Highlighting the General Importance of Using Public Data Repositories for Hypothesis Generation and How It Changed Cancer Basic Research - Beyond the Abstract

To this date, the ongoing amounts of data will be digitally collected, and the data repositories are vast and expanding rapidly. In addition, the management, analysis, and storage of scientific data are also advancing. How to use this data? What are the benefits of public data collections? Could we transform the resource into information and knowledge to promote and to achieve our research? Big public data repositories have been successfully used in astronomy, medical research and political decision-making.

A profound scientific hypothesis is needed at the beginning of every research project. Therefore, gathering enough evidence for developing sound hypotheses is inevitable. Bioinformatics analysis of public databases is a new option and can support or even substitute the classical pilot study used previously. Cancer is a major threat to human health, bearing heavy burdens on the patient, family, and health care systems. Modern cancer research focuses on two major issues: (i) the development and progression of cancer, and (ii) to develop new treatments. In 2015, United States President, Barack Obama, highlighted 'precision medicine' as one of the major goals in modern medicine. However, there are many challenges we have to meet until this goal will come into reach.

One challenge is the identification of proper cellular targets to improve cancer diagnosis, surveillance, and treatment. This requires the analysis of big amounts of data, which can only be gathered by huge studies including large amounts of patients worldwide.

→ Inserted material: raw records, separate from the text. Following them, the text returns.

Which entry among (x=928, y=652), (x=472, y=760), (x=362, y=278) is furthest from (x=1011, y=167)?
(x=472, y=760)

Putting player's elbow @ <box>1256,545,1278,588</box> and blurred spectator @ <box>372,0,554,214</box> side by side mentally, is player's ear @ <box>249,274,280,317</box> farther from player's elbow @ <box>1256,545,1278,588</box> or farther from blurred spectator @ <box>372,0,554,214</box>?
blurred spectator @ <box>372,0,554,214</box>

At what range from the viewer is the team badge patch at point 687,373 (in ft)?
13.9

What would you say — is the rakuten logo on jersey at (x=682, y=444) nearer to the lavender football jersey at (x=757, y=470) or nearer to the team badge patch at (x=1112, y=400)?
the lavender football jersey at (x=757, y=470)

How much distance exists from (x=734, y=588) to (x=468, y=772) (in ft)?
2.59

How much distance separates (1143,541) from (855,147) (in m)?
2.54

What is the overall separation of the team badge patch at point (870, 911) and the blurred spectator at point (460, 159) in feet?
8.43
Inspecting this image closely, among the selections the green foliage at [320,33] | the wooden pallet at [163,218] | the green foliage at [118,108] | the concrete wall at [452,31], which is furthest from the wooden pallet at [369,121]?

It is clear to all that the computational techniques and big data will be mandatory in the design and delivery of precision medicine.

New road promotes to conquer cancer

Cancer is one of the most complex diseases involving dynamic changes and aberrations in gene regulation, protein synthesis, and post-translational modifications. Moreover, each type of cancer can be characterized by different molecular profiles. Therefore, integrating data from high-volume databases is essential to getting more precise and comprehensive information about cancer, and to promote our understanding of cancer.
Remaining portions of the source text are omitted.